Brief descriptive captions:
_ _ _
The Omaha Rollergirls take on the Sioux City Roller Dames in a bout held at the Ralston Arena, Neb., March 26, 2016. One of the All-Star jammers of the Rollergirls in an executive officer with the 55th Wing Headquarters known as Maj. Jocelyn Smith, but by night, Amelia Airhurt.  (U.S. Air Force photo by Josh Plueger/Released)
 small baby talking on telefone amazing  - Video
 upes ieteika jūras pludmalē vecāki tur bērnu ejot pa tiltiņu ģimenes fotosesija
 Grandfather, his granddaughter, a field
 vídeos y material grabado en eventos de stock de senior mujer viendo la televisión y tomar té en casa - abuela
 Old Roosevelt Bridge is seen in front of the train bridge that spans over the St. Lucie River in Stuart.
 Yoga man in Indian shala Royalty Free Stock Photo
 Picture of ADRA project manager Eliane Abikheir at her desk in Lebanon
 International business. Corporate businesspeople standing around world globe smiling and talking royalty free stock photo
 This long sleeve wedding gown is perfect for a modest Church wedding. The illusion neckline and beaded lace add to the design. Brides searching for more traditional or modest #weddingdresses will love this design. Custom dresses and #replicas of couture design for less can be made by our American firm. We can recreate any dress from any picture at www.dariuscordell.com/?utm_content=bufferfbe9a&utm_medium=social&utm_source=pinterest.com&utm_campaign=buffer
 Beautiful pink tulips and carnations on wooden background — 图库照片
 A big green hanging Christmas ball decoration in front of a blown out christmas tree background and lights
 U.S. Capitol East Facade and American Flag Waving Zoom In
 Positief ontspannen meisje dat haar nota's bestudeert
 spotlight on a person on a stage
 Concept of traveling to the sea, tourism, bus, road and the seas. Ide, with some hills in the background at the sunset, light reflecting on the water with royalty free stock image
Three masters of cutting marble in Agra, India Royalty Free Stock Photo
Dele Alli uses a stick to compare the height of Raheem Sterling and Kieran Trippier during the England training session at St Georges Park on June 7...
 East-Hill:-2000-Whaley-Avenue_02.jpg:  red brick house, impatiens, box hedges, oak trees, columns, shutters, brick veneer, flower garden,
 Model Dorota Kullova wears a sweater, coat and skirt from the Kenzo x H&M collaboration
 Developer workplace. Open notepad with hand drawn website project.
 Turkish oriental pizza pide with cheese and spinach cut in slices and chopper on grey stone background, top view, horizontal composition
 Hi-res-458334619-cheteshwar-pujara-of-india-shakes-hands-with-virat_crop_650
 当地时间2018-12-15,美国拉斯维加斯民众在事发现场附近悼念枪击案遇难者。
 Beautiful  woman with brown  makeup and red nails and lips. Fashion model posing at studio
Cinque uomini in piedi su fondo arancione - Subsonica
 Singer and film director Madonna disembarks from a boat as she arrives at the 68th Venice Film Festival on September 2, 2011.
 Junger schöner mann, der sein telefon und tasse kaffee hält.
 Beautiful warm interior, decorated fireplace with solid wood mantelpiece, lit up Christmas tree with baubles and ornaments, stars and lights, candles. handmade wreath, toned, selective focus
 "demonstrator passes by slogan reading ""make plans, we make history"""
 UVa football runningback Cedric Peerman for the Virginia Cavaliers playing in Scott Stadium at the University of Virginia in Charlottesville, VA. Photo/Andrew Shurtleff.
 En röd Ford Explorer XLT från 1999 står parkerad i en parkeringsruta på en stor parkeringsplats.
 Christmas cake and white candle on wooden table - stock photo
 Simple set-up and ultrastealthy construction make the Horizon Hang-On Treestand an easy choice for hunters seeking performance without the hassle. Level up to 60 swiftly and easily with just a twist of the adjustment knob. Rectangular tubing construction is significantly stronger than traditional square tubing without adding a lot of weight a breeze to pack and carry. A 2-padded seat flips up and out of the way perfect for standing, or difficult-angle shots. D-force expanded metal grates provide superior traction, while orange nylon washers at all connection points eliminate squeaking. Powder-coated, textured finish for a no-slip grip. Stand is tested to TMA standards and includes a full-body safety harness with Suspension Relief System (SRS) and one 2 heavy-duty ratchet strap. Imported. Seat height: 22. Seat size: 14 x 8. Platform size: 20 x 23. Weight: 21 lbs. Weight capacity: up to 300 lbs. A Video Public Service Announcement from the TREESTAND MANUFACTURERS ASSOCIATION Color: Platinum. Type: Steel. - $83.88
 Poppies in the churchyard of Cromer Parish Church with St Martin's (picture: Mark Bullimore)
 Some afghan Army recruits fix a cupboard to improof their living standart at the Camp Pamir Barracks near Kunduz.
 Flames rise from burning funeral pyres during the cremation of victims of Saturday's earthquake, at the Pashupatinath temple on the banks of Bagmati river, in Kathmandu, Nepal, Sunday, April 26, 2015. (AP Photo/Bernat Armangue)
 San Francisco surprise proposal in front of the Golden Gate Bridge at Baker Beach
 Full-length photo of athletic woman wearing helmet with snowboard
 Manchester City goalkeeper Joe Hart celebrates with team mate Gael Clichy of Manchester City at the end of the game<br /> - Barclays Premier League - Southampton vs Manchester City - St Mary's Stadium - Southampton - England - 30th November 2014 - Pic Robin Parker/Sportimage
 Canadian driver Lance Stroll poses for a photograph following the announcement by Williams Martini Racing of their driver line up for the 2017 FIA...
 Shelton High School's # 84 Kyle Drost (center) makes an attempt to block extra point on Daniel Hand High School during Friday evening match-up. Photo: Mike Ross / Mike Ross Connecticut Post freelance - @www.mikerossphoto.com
_ _ _
■ **What is needed**
Restate every line of the data word for word.

■ **Answer**
The Omaha Rollergirls take on the Sioux City Roller Dames in a bout held at the Ralston Arena, Neb., March 26, 2016. One of the All-Star jammers of the Rollergirls in an executive officer with the 55th Wing Headquarters known as Maj. Jocelyn Smith, but by night, Amelia Airhurt.  (U.S. Air Force photo by Josh Plueger/Released)
 small baby talking on telefone amazing  - Video
 upes ieteika jūras pludmalē vecāki tur bērnu ejot pa tiltiņu ģimenes fotosesija
 Grandfather, his granddaughter, a field
 vídeos y material grabado en eventos de stock de senior mujer viendo la televisión y tomar té en casa - abuela
 Old Roosevelt Bridge is seen in front of the train bridge that spans over the St. Lucie River in Stuart.
 Yoga man in Indian shala Royalty Free Stock Photo
 Picture of ADRA project manager Eliane Abikheir at her desk in Lebanon
 International business. Corporate businesspeople standing around world globe smiling and talking royalty free stock photo
 This long sleeve wedding gown is perfect for a modest Church wedding. The illusion neckline and beaded lace add to the design. Brides searching for more traditional or modest #weddingdresses will love this design. Custom dresses and #replicas of couture design for less can be made by our American firm. We can recreate any dress from any picture at www.dariuscordell.com/?utm_content=bufferfbe9a&utm_medium=social&utm_source=pinterest.com&utm_campaign=buffer
 Beautiful pink tulips and carnations on wooden background — 图库照片
 A big green hanging Christmas ball decoration in front of a blown out christmas tree background and lights
 U.S. Capitol East Facade and American Flag Waving Zoom In
 Positief ontspannen meisje dat haar nota's bestudeert
 spotlight on a person on a stage
 Concept of traveling to the sea, tourism, bus, road and the seas. Ide, with some hills in the background at the sunset, light reflecting on the water with royalty free stock image
Three masters of cutting marble in Agra, India Royalty Free Stock Photo
Dele Alli uses a stick to compare the height of Raheem Sterling and Kieran Trippier during the England training session at St Georges Park on June 7...
 East-Hill:-2000-Whaley-Avenue_02.jpg:  red brick house, impatiens, box hedges, oak trees, columns, shutters, brick veneer, flower garden,
 Model Dorota Kullova wears a sweater, coat and skirt from the Kenzo x H&M collaboration
 Developer workplace. Open notepad with hand drawn website project.
 Turkish oriental pizza pide with cheese and spinach cut in slices and chopper on grey stone background, top view, horizontal composition
 Hi-res-458334619-cheteshwar-pujara-of-india-shakes-hands-with-virat_crop_650
 当地时间2018-12-15,美国拉斯维加斯民众在事发现场附近悼念枪击案遇难者。
 Beautiful  woman with brown  makeup and red nails and lips. Fashion model posing at studio
Cinque uomini in piedi su fondo arancione - Subsonica
 Singer and film director Madonna disembarks from a boat as she arrives at the 68th Venice Film Festival on September 2, 2011.
 Junger schöner mann, der sein telefon und tasse kaffee hält.
 Beautiful warm interior, decorated fireplace with solid wood mantelpiece, lit up Christmas tree with baubles and ornaments, stars and lights, candles. handmade wreath, toned, selective focus
 "demonstrator passes by slogan reading ""make plans, we make history"""
 UVa football runningback Cedric Peerman for the Virginia Cavaliers playing in Scott Stadium at the University of Virginia in Charlottesville, VA. Photo/Andrew Shurtleff.
 En röd Ford Explorer XLT från 1999 står parkerad i en parkeringsruta på en stor parkeringsplats.
 Christmas cake and white candle on wooden table - stock photo
 Simple set-up and ultrastealthy construction make the Horizon Hang-On Treestand an easy choice for hunters seeking performance without the hassle. Level up to 60 swiftly and easily with just a twist of the adjustment knob. Rectangular tubing construction is significantly stronger than traditional square tubing without adding a lot of weight a breeze to pack and carry. A 2-padded seat flips up and out of the way perfect for standing, or difficult-angle shots. D-force expanded metal grates provide superior traction, while orange nylon washers at all connection points eliminate squeaking. Powder-coated, textured finish for a no-slip grip. Stand is tested to TMA standards and includes a full-body safety harness with Suspension Relief System (SRS) and one 2 heavy-duty ratchet strap. Imported. Seat height: 22. Seat size: 14 x 8. Platform size: 20 x 23. Weight: 21 lbs. Weight capacity: up to 300 lbs. A Video Public Service Announcement from the TREESTAND MANUFACTURERS ASSOCIATION Color: Platinum. Type: Steel. - $83.88
 Poppies in the churchyard of Cromer Parish Church with St Martin's (picture: Mark Bullimore)
 Some afghan Army recruits fix a cupboard to improof their living standart at the Camp Pamir Barracks near Kunduz.
 Flames rise from burning funeral pyres during the cremation of victims of Saturday's earthquake, at the Pashupatinath temple on the banks of Bagmati river, in Kathmandu, Nepal, Sunday, April 26, 2015. (AP Photo/Bernat Armangue)
 San Francisco surprise proposal in front of the Golden Gate Bridge at Baker Beach
 Full-length photo of athletic woman wearing helmet with snowboard
 Manchester City goalkeeper Joe Hart celebrates with team mate Gael Clichy of Manchester City at the end of the game<br /> - Barclays Premier League - Southampton vs Manchester City - St Mary's Stadium - Southampton - England - 30th November 2014 - Pic Robin Parker/Sportimage
 Canadian driver Lance Stroll poses for a photograph following the announcement by Williams Martini Racing of their driver line up for the 2017 FIA...
 Shelton High School's # 84 Kyle Drost (center) makes an attempt to block extra point on Daniel Hand High School during Friday evening match-up. Photo: Mike Ross / Mike Ross Connecticut Post freelance - @www.mikerossphoto.com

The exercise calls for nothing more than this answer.